What the exercise asks:
Collect each line of the listing below that contains the word "head", copying those lines unchanged.

Given records:
┌──
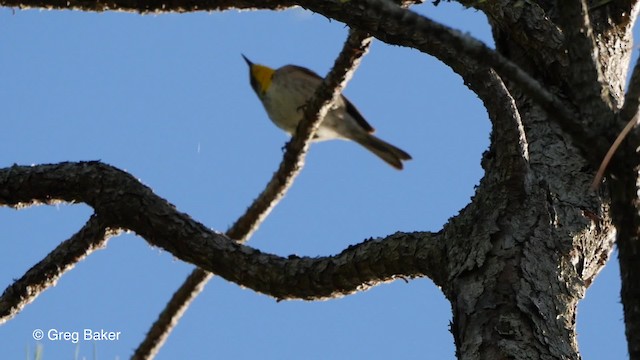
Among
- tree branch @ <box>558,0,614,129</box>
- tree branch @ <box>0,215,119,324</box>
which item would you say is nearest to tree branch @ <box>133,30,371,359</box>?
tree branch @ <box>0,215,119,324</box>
└──
┌──
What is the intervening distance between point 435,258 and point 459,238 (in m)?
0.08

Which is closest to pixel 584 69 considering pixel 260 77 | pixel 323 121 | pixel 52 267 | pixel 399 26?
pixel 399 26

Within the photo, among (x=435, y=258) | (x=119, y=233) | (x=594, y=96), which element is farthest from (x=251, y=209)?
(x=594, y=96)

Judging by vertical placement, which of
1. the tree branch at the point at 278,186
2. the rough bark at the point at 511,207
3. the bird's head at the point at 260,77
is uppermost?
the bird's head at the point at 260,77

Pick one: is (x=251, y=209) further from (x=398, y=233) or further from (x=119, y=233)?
└──
┌──
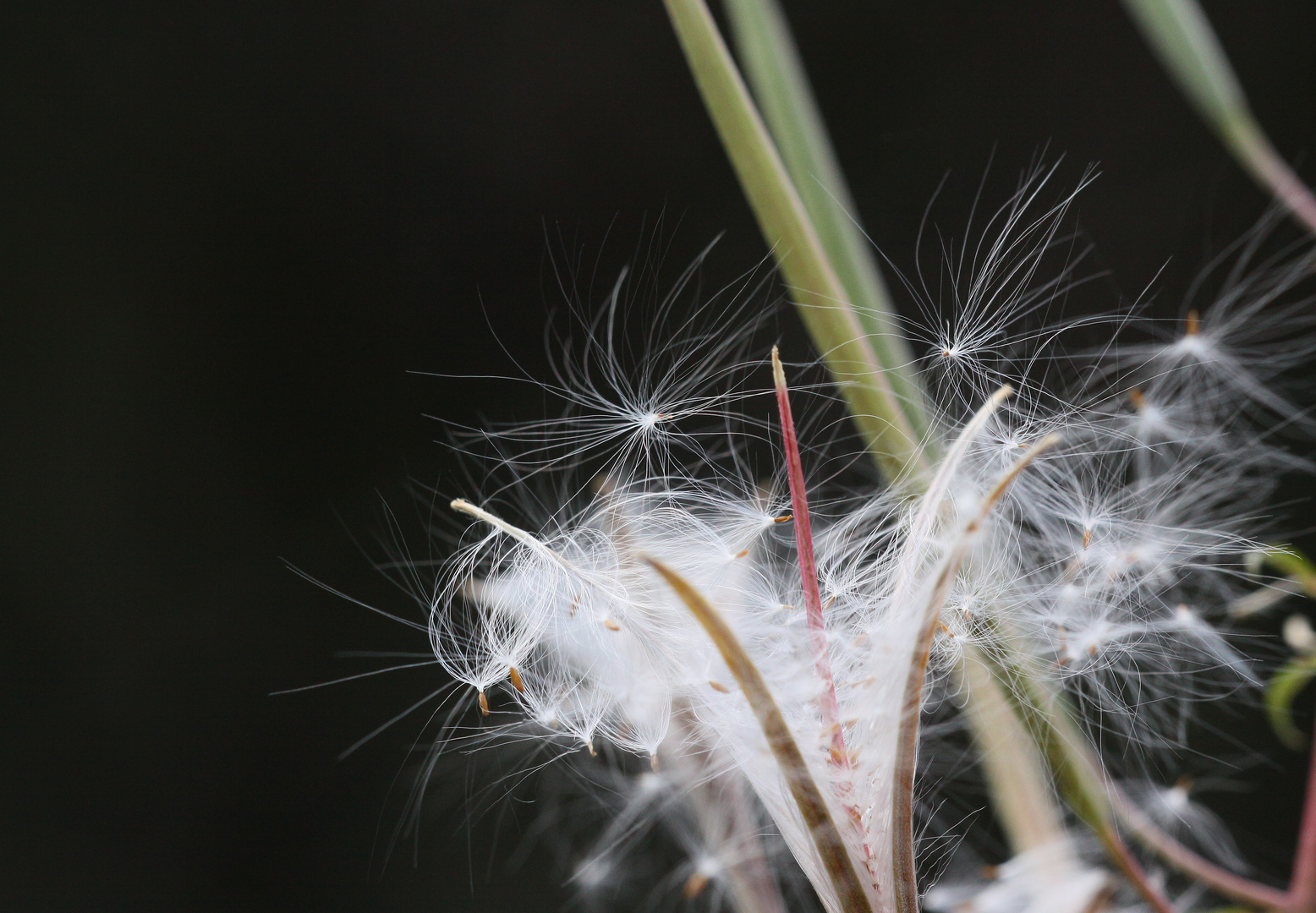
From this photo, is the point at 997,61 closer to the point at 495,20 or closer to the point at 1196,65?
└──
Result of the exercise:
3. the bird's head at the point at 260,77
the bird's head at the point at 260,77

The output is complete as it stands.